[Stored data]
========

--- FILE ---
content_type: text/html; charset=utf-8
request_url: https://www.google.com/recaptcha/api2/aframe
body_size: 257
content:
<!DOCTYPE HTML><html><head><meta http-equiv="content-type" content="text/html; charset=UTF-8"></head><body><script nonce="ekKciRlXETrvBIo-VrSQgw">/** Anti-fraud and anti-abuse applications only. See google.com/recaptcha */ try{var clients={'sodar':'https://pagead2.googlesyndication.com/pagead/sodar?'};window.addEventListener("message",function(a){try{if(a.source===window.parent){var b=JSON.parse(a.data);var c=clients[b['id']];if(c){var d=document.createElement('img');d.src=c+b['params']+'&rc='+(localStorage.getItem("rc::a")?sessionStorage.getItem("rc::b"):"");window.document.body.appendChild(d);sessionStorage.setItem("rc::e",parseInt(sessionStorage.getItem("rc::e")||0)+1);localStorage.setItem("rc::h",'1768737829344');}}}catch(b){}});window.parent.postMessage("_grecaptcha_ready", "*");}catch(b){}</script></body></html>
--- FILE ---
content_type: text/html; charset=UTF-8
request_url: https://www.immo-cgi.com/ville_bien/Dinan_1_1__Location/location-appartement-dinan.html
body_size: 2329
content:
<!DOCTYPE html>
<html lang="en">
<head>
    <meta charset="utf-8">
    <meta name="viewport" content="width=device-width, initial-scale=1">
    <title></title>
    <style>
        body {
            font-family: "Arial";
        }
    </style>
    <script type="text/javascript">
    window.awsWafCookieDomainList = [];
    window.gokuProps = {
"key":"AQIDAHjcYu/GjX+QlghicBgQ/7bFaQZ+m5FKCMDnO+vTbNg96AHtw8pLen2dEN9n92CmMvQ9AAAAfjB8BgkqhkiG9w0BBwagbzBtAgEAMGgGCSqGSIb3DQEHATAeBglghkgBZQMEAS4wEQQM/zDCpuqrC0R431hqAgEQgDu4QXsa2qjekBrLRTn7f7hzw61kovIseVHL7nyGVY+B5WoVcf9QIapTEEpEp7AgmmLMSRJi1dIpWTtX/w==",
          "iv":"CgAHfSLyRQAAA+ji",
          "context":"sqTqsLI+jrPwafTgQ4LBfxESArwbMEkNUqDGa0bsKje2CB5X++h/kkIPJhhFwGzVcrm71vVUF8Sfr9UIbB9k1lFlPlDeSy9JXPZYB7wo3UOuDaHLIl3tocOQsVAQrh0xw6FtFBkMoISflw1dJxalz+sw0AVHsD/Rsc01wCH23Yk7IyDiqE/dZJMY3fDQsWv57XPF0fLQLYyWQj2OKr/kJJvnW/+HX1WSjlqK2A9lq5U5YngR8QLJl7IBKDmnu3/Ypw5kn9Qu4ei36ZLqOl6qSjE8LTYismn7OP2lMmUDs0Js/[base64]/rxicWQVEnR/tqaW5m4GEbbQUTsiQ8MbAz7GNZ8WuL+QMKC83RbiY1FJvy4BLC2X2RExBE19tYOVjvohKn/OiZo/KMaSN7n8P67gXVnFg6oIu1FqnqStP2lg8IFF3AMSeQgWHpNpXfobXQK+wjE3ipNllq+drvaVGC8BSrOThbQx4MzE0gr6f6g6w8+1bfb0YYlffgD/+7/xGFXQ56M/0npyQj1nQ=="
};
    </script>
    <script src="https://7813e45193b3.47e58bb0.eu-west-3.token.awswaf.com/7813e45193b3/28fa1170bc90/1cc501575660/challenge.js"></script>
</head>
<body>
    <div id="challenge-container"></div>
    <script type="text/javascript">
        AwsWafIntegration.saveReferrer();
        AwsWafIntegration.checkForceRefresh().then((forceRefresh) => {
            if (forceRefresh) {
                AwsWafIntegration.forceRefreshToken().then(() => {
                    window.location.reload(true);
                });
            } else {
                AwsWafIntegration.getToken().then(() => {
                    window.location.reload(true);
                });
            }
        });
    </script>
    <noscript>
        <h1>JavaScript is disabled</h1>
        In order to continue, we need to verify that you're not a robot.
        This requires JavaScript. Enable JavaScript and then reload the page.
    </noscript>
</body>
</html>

========

WHAT YOU HAVE TO DO:
Scan the entries above and show each line that contains the word "recaptcha".

EXERCISE OUTPUT:
request_url: https://www.google.com/recaptcha/api2/aframe
<!DOCTYPE HTML><html><head><meta http-equiv="content-type" content="text/html; charset=UTF-8"></head><body><script nonce="ekKciRlXETrvBIo-VrSQgw">/** Anti-fraud and anti-abuse applications only. See google.com/recaptcha */ try{var clients={'sodar':'https://pagead2.googlesyndication.com/pagead/sodar?'};window.addEventListener("message",function(a){try{if(a.source===window.parent){var b=JSON.parse(a.data);var c=clients[b['id']];if(c){var d=document.createElement('img');d.src=c+b['params']+'&rc='+(localStorage.getItem("rc::a")?sessionStorage.getItem("rc::b"):"");window.document.body.appendChild(d);sessionStorage.setItem("rc::e",parseInt(sessionStorage.getItem("rc::e")||0)+1);localStorage.setItem("rc::h",'1768737829344');}}}catch(b){}});window.parent.postMessage("_grecaptcha_ready", "*");}catch(b){}</script></body></html>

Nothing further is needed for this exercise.